Unnamed: 0.1,Unnamed: 0,n,r2,mean_absolute_error,mean_squared_error,root_mean_squared_error,mean_squared_log_error,median_absolute_error,mean_absolute_percentage_error,max_error,explained_variance,mean_poisson_deviance,mean_gamma_deviance
0,price,6980,0.845543,0.151756,0.042936,0.207209,0.000215,0.110974,0.011558,1.19069,0.857237,0.003273,0.00025
1,__overall__,6980,0.845543,0.151756,0.042936,0.207209,0.000215,0.110974,0.011558,1.19069,0.857237,0.003273,0.00025


Also check out `/eval/not_train/static_plots/price.pdf`, which shows a scatter plot of ground-truth vs. predicted house prices.

## Explain Model

In [10]:
from catabra.explanation import explain

explain(
    X,
    folder=output_dir,       # directory containing trained model (= output directory of previous call to `analyze()`)
    from_invocation=output_dir + '/invocation.json',
    out=output_dir + '/explain',
    explainer='permutation'  # can be omitted for using SHAP, but SHAP takes very long in this case ...
)

[CaTabRa] ### Explanation started at 2023-04-19 14:57:20.962098
[CaTabRa] *** Split train
Features: 100%|########################################| 17/17 [00:33<00:00, 1.94s/it]  
[CaTabRa] *** Split not_train
Features: 100%|########################################| 17/17 [00:13<00:00, 1.28it/s]  
[CaTabRa] ### Explanation finished at 2023-04-19 14:58:23.904994
[CaTabRa] ### Elapsed time: 0 days 00:01:02.942896
[CaTabRa] ### Output saved in /mnt/c/Users/amaletzk/Documents/CaTabRa/catabra/examples/house_sales/explain


In [11]:
importance = io.read_df(output_dir + '/explain/not_train/__ensemble__.h5')

In [12]:
importance.sort_values('r2', ascending=False)

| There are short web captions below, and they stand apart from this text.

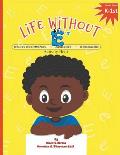 Life Without E's Activity Book
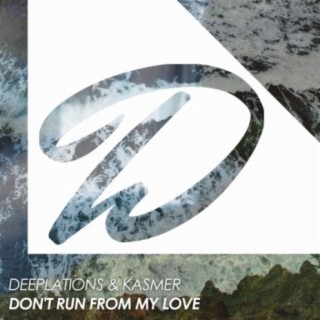 Don't Run From My Love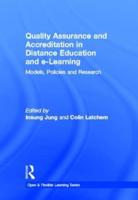 Quality Assurance and Accreditation in Distance Education and e-Learning: Models, Policies and Research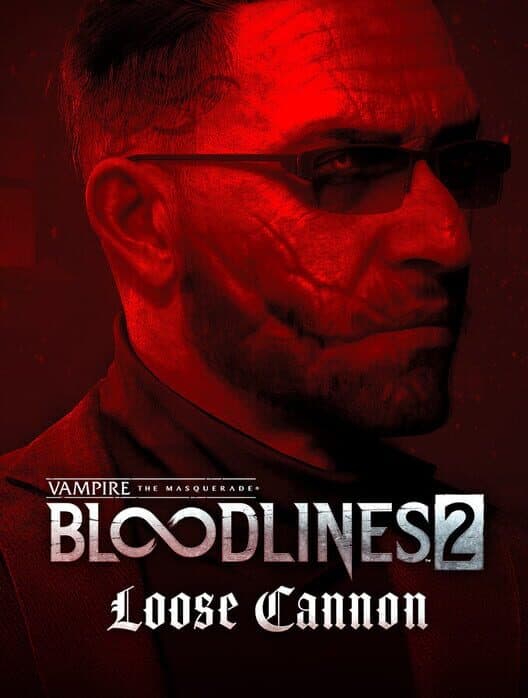 Обложка Vampire: The Masquerade - Bloodlines 2 - Loose Cannon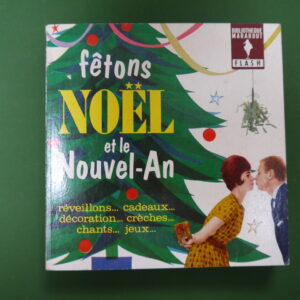 Fêtons Noël et le nouvel an, France Gérard, éditions Gérard & Co, 1962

Unnamed: 0,r2,mean_absolute_error,mean_squared_error,r2 std,mean_absolute_error std,mean_squared_error std
lat,0.550714,0.199182,0.153086,0.005703,0.001403,0.001585
sqft_living,0.201067,0.082459,0.055892,0.00328,0.00134,0.000912
grade,0.150816,0.060628,0.041924,0.004245,0.001382,0.00118
long,0.075237,0.034909,0.020914,0.00094,0.000536,0.000261
sqft_living15,0.025162,0.011922,0.006994,0.00185,0.000653,0.000514
sqft_lot,0.020695,0.012332,0.005753,0.001152,0.000607,0.00032
waterfront,0.01339,0.003592,0.003722,0.000506,0.000205,0.000141
bathrooms,0.010384,0.005163,0.002887,0.000498,0.000217,0.000139
yr_built,0.008597,0.004961,0.00239,0.000567,0.000129,0.000158
sqft_lot15,0.005792,0.003533,0.00161,0.000316,0.0002,8.8e-05


Also check out `/explain/not_train/static_plots/` for visualizations of the permutation importance.